FinCEN reporting “has to be done accurately and consistently … it’s not just a one-and-done,” Hopkins said. “One thing FinCEN has identified is that if you have third-party providers such as AlixPartners, technology like Orca, outside counsel, etc. assisting your company, those third parties become part of the applicant process and can act on your behalf, monitor the data, keep up with changes and also legally make sure any changes that FinCEN makes can be kept up with and these changes be incorporated.”
Recommendations for compliance and ongoing maintenance
Hopkins recommends the following:
- Gather your family office’s internal and external teams from operations, legal, compliance, audit, governance and technology to review your current technology stack to evaluate if it (1) supports current compliance requirements, risk exposure and operational demands and (2) the risk and cost to the overall family office by not enhancing its technology capabilities.
- Have procedures and controls for reporting, including interim for changes.
- Establish a policy and procedures for how to address, who is accountable and monitoring.
- Include controls for how to monitor beneficial ownership and ownership/influence control.
- For M&A, as part of compliance due diligence, ensure that the target companies have fulfilled their reporting obligations as well as their own compliance structure.
- Reassess AML procedures and controls, as CTA will provide an opportunity for data mining by regulators and law enforcement to identify potential wrongdoing
To comply with CTA requirements, processes will need to be in place to gather, store and report beneficial ownership information (e.g., documents such as operating agreements, subscription agreements, identification such as passports).
Final thoughts
The CTA has significant implications for family offices as well as domestic and foreign small businesses and entities.
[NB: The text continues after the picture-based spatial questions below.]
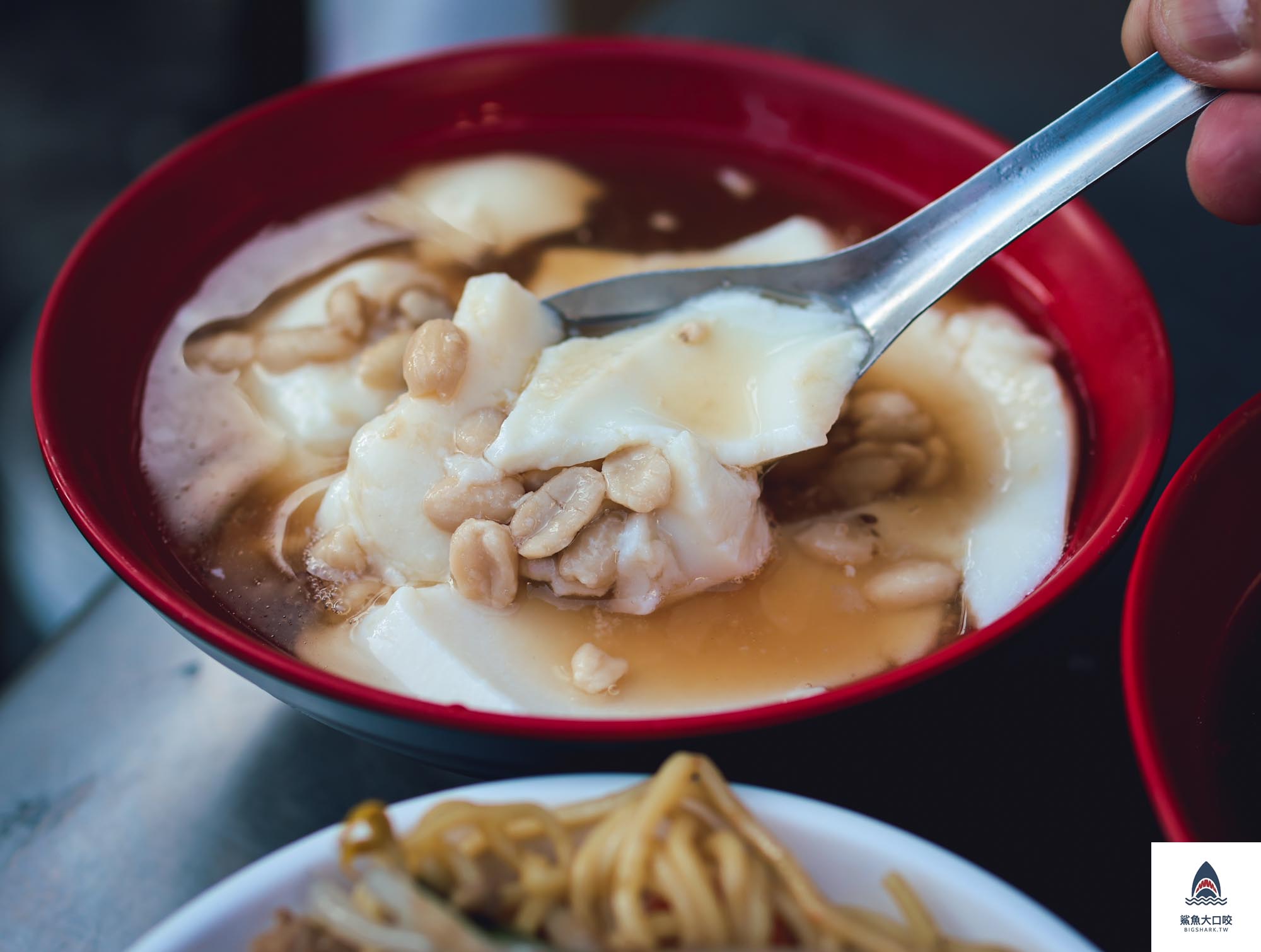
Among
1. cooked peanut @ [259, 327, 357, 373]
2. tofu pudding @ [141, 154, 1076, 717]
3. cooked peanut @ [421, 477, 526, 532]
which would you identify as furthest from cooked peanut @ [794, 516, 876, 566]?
cooked peanut @ [259, 327, 357, 373]

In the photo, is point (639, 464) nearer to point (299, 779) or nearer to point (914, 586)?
point (914, 586)

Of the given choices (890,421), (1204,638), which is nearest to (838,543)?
(890,421)

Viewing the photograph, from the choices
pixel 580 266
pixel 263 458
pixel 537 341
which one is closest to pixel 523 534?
pixel 537 341

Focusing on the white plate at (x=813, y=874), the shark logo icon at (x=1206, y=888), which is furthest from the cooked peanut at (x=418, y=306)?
the shark logo icon at (x=1206, y=888)

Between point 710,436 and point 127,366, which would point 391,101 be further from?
point 710,436

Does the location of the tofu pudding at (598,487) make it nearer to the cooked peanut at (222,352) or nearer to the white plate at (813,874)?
the cooked peanut at (222,352)

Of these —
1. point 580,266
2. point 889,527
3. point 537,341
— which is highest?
point 580,266

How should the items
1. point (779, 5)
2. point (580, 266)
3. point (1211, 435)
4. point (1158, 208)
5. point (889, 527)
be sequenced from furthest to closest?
point (779, 5) < point (1158, 208) < point (580, 266) < point (889, 527) < point (1211, 435)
In addition, the act helps minimize risk related to crimes against humanity and related financial exploitation, helping to burgeon global ethics and ESG initiatives. Technology will be a key foundational pillar in the years to come. When it comes to family offices, it is about finding the optimal balance between technology and people to enable you to move quickly and effectively. If family offices do not evaluate tech and people, this may lead them to being reactive, exposed and unable to move forward effectively. Similar risks exist for other small businesses under the CTA.
Let’s be transparent. There is no safety in what you don’t know, especially when it comes to U.S. government enforcement. Now is the time to prepare for the CTA and understand your risks and opportunities for tracking, monitoring, and reporting relevant beneficial ownership information.
This article includes insights from Brooke Hopkins, partner and managing director at AlixPartners LLP, an expert in corporate operational compliance, ESG, risk and investigations. (Note: This article is not intended to provide legal advice but to provide general information and discussion on current events and possible solutions. You should seek your own legal advice and other professional counsel regarding your specific needs, situation and circumstances). Refer to www.fincen.gov/boi for details.